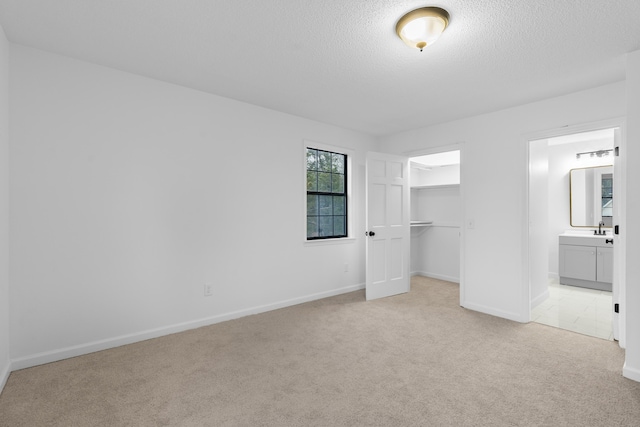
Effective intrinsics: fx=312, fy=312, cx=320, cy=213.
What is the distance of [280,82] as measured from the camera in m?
3.03

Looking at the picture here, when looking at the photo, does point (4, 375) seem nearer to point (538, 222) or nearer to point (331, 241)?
point (331, 241)

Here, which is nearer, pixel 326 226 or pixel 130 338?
pixel 130 338

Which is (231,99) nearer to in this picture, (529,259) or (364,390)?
(364,390)

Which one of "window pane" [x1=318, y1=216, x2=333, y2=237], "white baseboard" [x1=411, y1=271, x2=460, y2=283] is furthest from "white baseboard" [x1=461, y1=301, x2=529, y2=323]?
"window pane" [x1=318, y1=216, x2=333, y2=237]

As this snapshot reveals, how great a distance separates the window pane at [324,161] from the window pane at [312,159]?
0.06 m

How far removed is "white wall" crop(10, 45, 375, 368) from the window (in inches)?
13.4

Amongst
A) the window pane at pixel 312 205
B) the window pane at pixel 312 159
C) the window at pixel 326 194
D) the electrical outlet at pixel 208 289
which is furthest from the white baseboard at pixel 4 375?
the window pane at pixel 312 159

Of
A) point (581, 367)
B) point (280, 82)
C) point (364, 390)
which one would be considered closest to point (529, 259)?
point (581, 367)

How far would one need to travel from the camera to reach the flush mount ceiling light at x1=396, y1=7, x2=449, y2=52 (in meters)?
1.91

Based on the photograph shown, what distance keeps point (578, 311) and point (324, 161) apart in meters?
3.77

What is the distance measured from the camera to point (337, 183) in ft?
15.4

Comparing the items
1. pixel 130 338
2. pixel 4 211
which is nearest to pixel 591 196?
pixel 130 338

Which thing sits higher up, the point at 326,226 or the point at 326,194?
the point at 326,194

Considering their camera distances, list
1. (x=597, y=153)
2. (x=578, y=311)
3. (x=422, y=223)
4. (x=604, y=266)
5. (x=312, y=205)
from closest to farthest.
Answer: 1. (x=578, y=311)
2. (x=312, y=205)
3. (x=604, y=266)
4. (x=597, y=153)
5. (x=422, y=223)
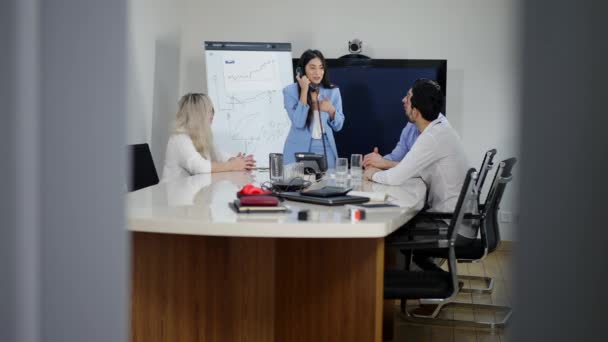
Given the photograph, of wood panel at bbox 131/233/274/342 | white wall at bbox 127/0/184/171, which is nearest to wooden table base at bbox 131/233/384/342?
wood panel at bbox 131/233/274/342

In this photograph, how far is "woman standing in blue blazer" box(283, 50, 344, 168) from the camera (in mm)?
5516

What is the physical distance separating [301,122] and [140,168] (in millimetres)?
1328

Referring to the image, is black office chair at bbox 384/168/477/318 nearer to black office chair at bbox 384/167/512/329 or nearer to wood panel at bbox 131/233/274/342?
black office chair at bbox 384/167/512/329

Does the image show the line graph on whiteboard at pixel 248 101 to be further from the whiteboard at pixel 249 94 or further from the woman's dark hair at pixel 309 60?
the woman's dark hair at pixel 309 60

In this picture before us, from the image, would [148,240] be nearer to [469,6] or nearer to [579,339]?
[579,339]

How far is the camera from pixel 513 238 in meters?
0.68

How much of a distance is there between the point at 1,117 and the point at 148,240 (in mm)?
1946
○ ○ ○
### REQUEST
Pictures stay out; reproduce every line of the records exactly.

### EXERCISE RESPONSE
Effective intrinsics: fx=312, fy=312, cx=320, cy=213.
What is the distance of [280,82] as measured from the camera in m?
3.03

Looking at the picture here, when looking at the photo, does point (4, 375) seem nearer to point (538, 222) or nearer to point (331, 241)?
point (331, 241)

Here, which is nearer, pixel 326 226 or pixel 130 338?
pixel 130 338

Which is (231,99) nearer to in this picture, (529,259) or (364,390)?
(364,390)

Which one of "window pane" [x1=318, y1=216, x2=333, y2=237], "white baseboard" [x1=411, y1=271, x2=460, y2=283] is furthest from "white baseboard" [x1=461, y1=301, x2=529, y2=323]?
"window pane" [x1=318, y1=216, x2=333, y2=237]

As this snapshot reveals, how great a distance separates the window pane at [324,161] from the window pane at [312,159]?
0.06 m

How far removed is "white wall" crop(10, 45, 375, 368) from the window (in inches)?
13.4

Amongst
A) the window pane at pixel 312 205
B) the window pane at pixel 312 159
C) the window at pixel 326 194
D) the electrical outlet at pixel 208 289
which is furthest from the white baseboard at pixel 4 375?
the window pane at pixel 312 159

Of
A) point (581, 367)
B) point (280, 82)
C) point (364, 390)
which one would be considered closest to point (529, 259)?
point (581, 367)

How far would one need to travel from the camera to reach the flush mount ceiling light at x1=396, y1=7, x2=449, y2=52 (in meters)?
1.91

Based on the photograph shown, what distance keeps point (578, 311) and point (324, 161) apart in meters?
3.77

What is the distance measured from the camera to point (337, 183) in ft?
15.4

Comparing the items
1. pixel 130 338
2. pixel 4 211
which is nearest to pixel 591 196?
pixel 130 338

Which thing sits higher up, the point at 326,226 or the point at 326,194?
the point at 326,194

Considering their camera distances, list
1. (x=597, y=153)
2. (x=578, y=311)
3. (x=422, y=223)
4. (x=604, y=266)
5. (x=312, y=205)
from closest to farthest.
Answer: 1. (x=578, y=311)
2. (x=312, y=205)
3. (x=604, y=266)
4. (x=597, y=153)
5. (x=422, y=223)
Given the photograph, of wood panel at bbox 131/233/274/342 | white wall at bbox 127/0/184/171, which is nearest to wooden table base at bbox 131/233/384/342?
wood panel at bbox 131/233/274/342

In this photograph, how far is "woman standing in blue blazer" box(283, 50, 344, 168) from the camera (in mm)?
5516

What is the physical distance separating [301,122] and [140,168] (in millimetres)?
1328

Referring to the image, is black office chair at bbox 384/168/477/318 nearer to black office chair at bbox 384/167/512/329 or nearer to wood panel at bbox 131/233/274/342?
black office chair at bbox 384/167/512/329

Does the image show the line graph on whiteboard at pixel 248 101 to be further from the whiteboard at pixel 249 94 or further from the woman's dark hair at pixel 309 60?
the woman's dark hair at pixel 309 60

In this picture before us, from the image, would [148,240] be nearer to [469,6] or nearer to [579,339]?
[579,339]

How far is the camera from pixel 513 238 in meters?
0.68

How much of a distance is there between the point at 1,117 and the point at 148,240 (in mm)?
1946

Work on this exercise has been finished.